南北関係
北朝鮮で深刻な洪水被害、韓国政府が「人道支援の用意」を表明
韓国政府は1日、甚大な豪雨被害が発生した北朝鮮北部地域の被災者のために人道支援を行う用意があることを明らかにした。
大韓赤十字社の朴鍾述(パク・チョンスル)事務総長は同日「先日新義州など平安北道や慈江道など北朝鮮地域での集中豪雨で北朝鮮住民に甚大な被害が発生したようだ」「韓国側は北朝鮮住民の人道的に困難な状況を考慮し、人道主義と同胞愛の見地から北朝鮮被災者のため緊急に必要な物資を迅速に支援する用意があることを明確にする」と伝えた。その上で朴事務総長は「支援品目、規模、支援方式などについて北朝鮮赤十字会中央委員会と協議を行う準備もできており、早期の対応を期待する」と述べた。
現在南北の連絡ルートが全て途絶えているため、韓国政府による今回の支援方針表明は北朝鮮に電子通信文を送付する形ではなく、メディアを通じて公表する形で行われた。北朝鮮が韓国側の提案を受け入れる可能性は高くないが、受け入れた場合は南北赤十字社による実務協議を経て支援品目など具体的な内容が話し合われそうだ。
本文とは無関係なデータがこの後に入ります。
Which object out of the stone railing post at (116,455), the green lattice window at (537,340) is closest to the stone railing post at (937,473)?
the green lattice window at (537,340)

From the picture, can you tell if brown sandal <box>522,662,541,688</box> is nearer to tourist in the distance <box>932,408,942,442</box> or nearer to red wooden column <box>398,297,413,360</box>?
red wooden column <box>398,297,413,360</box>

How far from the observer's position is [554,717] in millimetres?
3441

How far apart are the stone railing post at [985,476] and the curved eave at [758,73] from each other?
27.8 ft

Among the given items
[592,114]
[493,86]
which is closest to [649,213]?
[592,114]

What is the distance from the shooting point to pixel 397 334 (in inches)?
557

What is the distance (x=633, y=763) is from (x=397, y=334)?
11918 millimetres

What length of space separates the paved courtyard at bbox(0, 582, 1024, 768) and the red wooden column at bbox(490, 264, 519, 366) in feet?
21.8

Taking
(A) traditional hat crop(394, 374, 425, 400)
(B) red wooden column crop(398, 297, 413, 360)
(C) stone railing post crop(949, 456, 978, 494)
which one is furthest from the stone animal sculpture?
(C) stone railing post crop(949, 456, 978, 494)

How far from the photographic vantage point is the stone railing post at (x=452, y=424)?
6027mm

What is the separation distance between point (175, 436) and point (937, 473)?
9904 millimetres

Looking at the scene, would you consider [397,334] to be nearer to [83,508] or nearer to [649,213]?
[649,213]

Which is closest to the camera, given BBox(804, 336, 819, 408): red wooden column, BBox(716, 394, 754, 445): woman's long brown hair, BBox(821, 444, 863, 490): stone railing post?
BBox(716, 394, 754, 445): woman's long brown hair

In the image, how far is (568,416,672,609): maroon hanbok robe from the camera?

北朝鮮メディアは先日、集中豪雨の影響として中朝国境の鴨緑江下流に位置する新義州市と義州郡で4100世帯以上の住宅と3000町歩(約3000ヘクタール)の農耕地、さらに多くの公共機関や施設、道路、鉄道が浸水するなど甚大な被害が発生したと伝えた。北朝鮮の金正恩(キム・ジョンウン)総書記は7月29日と30日に被災地で緊急の政治局非常拡大会議を開催し、平安北道、慈江道での水害の責任を追及し3人の幹部を交代させた。北朝鮮メディアは金正恩総書記が幹部らと共に救命ボートに乗り、完全に水に沈んだ村などを視察したと報じた。
韓国政府は文在寅(ムン・ジェイン)政権当時の2020年8月、北朝鮮に水害による被害の支援を提案した。これに対して金正恩総書記は水害で被害が発生した事実は認めたが、「外部からの支援は一切受けない」として提案を拒否した。当時金正恩総書記はコロナ感染拡大への懸念を理由に「国境を鉄筒のようにさらに厳しく閉じ、防疫事業を厳格に進めよ」と指示した。北朝鮮は尹錫悦(ユン・ソンニョル)政権発足後の22年、コロナ防疫に向けた韓国側からの協力提案も拒否した。